I agree, it's not just the economy. But neither is it religion because every religion and non-religion has a pro-life spin despite their philosophy and religious texts not really proving it. Ask a non-suicidal atheist and they will also vehemently disagree that non-belief is more pro-choice and pessimistic of life. In fact, over time as a Christian, ironically, I've realized that my religious texts are very negative about how THIS life and THIS world is (full of sin, evil, corruption and pain man causes etc.) and the hope is in a NEW resurrected afterlife rather than clinging to this passing world.

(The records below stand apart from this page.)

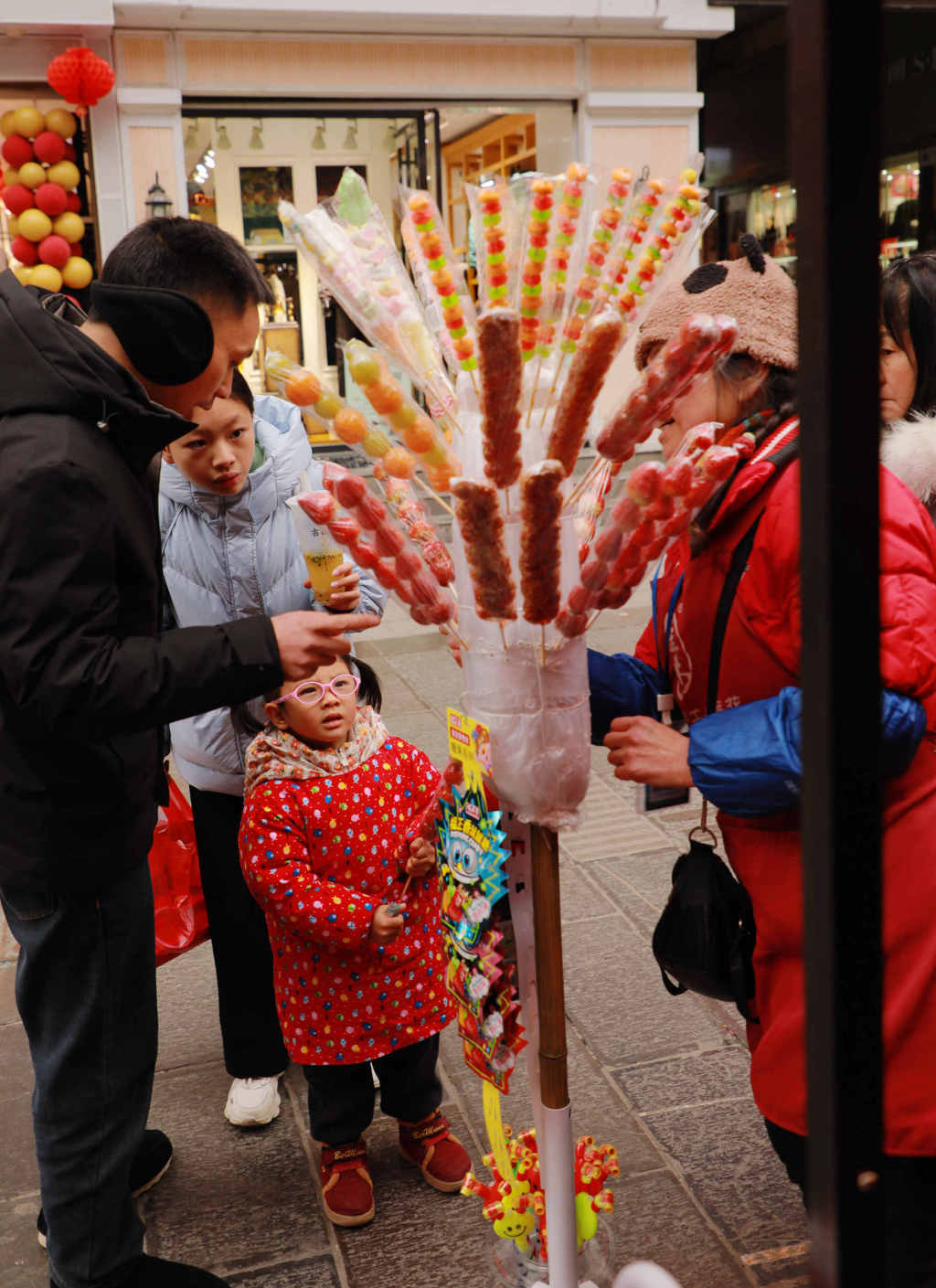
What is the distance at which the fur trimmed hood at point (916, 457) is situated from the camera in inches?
98.7

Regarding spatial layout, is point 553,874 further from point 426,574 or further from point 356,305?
point 356,305

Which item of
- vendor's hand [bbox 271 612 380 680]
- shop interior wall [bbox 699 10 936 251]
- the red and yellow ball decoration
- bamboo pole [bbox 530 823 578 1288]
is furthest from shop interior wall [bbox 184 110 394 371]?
bamboo pole [bbox 530 823 578 1288]

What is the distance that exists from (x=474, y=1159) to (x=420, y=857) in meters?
0.78

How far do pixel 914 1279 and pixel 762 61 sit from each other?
13.1 meters

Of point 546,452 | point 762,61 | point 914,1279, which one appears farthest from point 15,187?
point 914,1279

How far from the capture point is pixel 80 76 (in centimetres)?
847

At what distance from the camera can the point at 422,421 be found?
5.14 ft

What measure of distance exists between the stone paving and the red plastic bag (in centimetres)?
46

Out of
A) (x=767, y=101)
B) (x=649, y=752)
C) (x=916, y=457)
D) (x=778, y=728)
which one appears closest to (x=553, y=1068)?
(x=649, y=752)

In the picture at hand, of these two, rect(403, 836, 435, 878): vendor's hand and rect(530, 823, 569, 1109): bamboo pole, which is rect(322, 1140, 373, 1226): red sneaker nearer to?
rect(403, 836, 435, 878): vendor's hand

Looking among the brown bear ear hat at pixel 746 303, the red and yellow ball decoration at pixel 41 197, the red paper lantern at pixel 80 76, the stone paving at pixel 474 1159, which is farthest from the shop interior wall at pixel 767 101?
the brown bear ear hat at pixel 746 303

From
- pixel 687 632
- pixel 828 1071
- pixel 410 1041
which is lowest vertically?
pixel 410 1041

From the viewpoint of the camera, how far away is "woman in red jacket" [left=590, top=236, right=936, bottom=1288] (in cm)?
159

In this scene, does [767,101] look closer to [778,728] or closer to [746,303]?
[746,303]
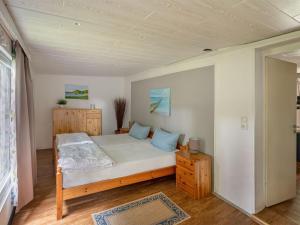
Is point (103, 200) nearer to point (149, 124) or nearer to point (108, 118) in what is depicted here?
point (149, 124)

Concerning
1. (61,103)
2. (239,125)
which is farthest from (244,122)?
(61,103)

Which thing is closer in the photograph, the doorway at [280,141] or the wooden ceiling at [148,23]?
the wooden ceiling at [148,23]

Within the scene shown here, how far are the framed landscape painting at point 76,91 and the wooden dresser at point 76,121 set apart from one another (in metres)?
0.62

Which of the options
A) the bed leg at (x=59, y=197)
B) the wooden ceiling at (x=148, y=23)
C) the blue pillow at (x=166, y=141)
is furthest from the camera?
the blue pillow at (x=166, y=141)

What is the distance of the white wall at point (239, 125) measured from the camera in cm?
230

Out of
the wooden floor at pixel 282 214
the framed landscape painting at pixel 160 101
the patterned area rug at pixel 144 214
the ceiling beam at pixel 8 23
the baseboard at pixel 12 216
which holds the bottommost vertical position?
the wooden floor at pixel 282 214

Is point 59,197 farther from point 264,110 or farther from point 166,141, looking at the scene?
point 264,110

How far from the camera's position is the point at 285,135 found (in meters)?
2.66

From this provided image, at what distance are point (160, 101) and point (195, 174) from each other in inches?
76.2

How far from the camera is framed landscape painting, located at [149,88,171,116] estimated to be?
390cm

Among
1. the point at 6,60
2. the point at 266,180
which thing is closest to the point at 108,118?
the point at 6,60

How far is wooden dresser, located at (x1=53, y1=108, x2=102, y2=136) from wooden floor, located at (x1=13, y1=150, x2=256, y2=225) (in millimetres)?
1925

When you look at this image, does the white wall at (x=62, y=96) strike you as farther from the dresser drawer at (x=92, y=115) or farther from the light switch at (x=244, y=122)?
the light switch at (x=244, y=122)

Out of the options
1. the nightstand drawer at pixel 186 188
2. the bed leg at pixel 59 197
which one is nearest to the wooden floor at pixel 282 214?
the nightstand drawer at pixel 186 188
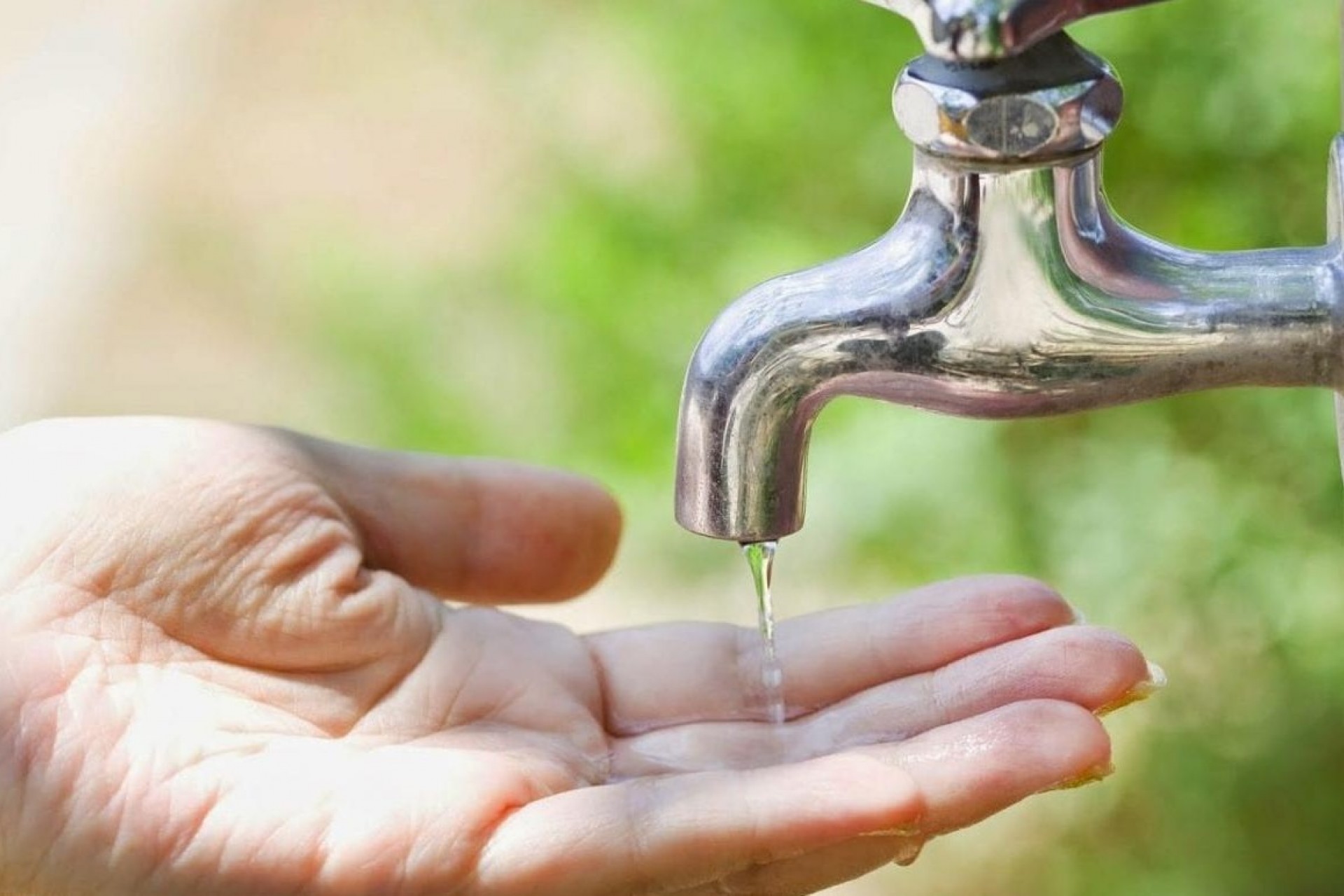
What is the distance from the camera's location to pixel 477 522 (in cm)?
110

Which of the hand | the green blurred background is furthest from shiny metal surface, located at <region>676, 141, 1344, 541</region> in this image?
the green blurred background

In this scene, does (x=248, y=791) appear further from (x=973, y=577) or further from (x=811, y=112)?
(x=811, y=112)

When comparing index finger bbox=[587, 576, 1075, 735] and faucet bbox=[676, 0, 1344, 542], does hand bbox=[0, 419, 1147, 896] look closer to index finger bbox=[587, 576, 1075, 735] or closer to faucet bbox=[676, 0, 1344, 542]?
index finger bbox=[587, 576, 1075, 735]

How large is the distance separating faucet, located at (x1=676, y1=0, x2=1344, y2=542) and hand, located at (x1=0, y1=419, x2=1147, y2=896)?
151 mm

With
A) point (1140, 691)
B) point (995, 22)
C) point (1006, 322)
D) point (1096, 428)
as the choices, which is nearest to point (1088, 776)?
point (1140, 691)

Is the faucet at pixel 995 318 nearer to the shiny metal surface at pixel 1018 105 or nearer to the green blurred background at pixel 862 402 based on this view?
the shiny metal surface at pixel 1018 105

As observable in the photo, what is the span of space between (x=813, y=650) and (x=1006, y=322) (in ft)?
1.08

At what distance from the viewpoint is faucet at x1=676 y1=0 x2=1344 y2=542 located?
695mm

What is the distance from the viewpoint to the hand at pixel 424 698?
2.63 ft

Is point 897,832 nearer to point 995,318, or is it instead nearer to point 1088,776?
point 1088,776

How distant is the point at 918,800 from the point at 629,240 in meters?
0.85

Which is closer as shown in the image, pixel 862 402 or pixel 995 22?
pixel 995 22

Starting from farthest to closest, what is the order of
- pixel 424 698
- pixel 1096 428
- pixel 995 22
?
1. pixel 1096 428
2. pixel 424 698
3. pixel 995 22

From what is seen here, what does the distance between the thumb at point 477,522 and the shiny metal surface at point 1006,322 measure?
14.3 inches
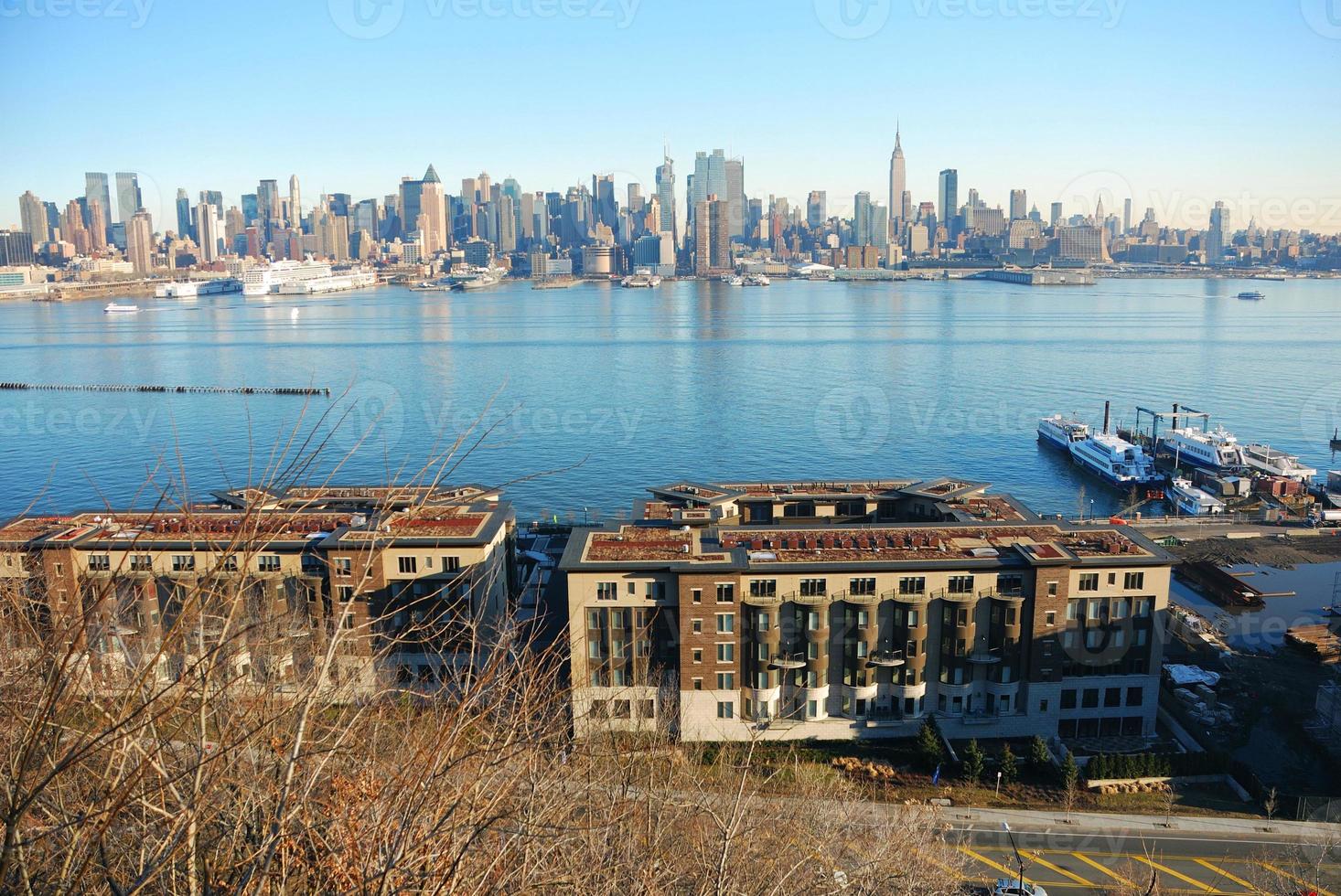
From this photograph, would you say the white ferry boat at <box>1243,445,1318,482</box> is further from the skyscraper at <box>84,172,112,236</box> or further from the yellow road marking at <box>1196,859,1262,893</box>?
the skyscraper at <box>84,172,112,236</box>

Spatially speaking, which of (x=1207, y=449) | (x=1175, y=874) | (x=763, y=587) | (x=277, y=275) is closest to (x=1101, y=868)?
(x=1175, y=874)

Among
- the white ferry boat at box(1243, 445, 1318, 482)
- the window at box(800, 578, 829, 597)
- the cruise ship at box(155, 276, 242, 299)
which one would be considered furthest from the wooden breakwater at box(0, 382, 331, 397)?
the cruise ship at box(155, 276, 242, 299)

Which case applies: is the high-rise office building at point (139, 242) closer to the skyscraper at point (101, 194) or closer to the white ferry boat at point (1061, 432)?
the skyscraper at point (101, 194)

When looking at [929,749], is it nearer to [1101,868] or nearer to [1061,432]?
[1101,868]

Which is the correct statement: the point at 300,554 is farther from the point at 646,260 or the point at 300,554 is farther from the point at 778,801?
the point at 646,260

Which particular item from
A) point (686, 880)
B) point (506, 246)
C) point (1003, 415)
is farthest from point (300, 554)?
point (506, 246)

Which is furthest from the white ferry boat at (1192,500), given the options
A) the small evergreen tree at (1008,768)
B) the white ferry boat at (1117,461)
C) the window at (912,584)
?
the small evergreen tree at (1008,768)
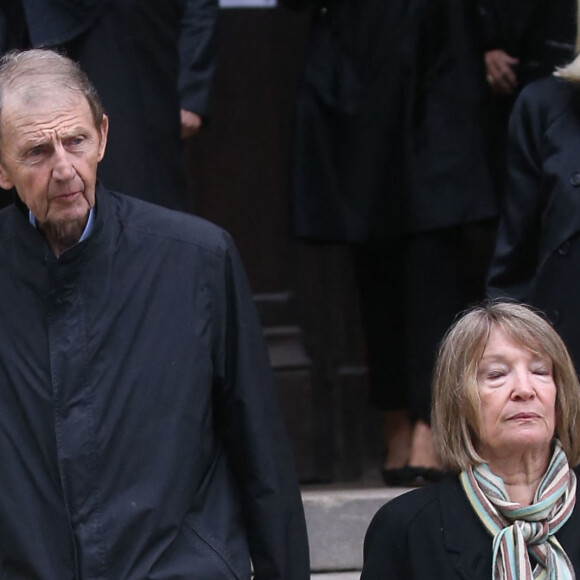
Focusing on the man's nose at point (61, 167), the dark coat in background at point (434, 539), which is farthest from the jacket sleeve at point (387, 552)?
the man's nose at point (61, 167)

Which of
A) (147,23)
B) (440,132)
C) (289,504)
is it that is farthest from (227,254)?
(440,132)

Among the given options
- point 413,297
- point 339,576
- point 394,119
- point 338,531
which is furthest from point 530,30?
point 339,576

So to answer your question why humanity is generally anti-suicide or pro-life according to my religious belief, it's because God never created suffering and death. "Life is a gift" only made sense when life was originally created (to be immortal and without suffering). Death is the cessation of life. When Adam and Eve sinned though, death and pain was introduced to this universe. So since death was never intended, it feels UNnatural. And that explains survival instinct and why we on average cling to life no matter if painful and meaningless since it ends. When you think about it, survival instinct makes no sense when we know we all die anyway and eventually know the species dies as well. So being anti-suicide and pro-life is like a visceral trauma response. Bring up death to an average person and they will try to suppress it. Try to tell even a 65 year old that they will die soon (even 20 years more is not that much) and they will feel offended somehow as if they think they will never die). Ask children under a certain age and they actually think their grandparents will never die. Imagine how few animals even know they have an end (when they see a fellow species member die they must think it was killed and not aged and died "naturally"). Death is something even us highly conscious beings have suppressed to think about on a daily basis even though it's literally all around us.
Anyway that's my uncommon answer to this question.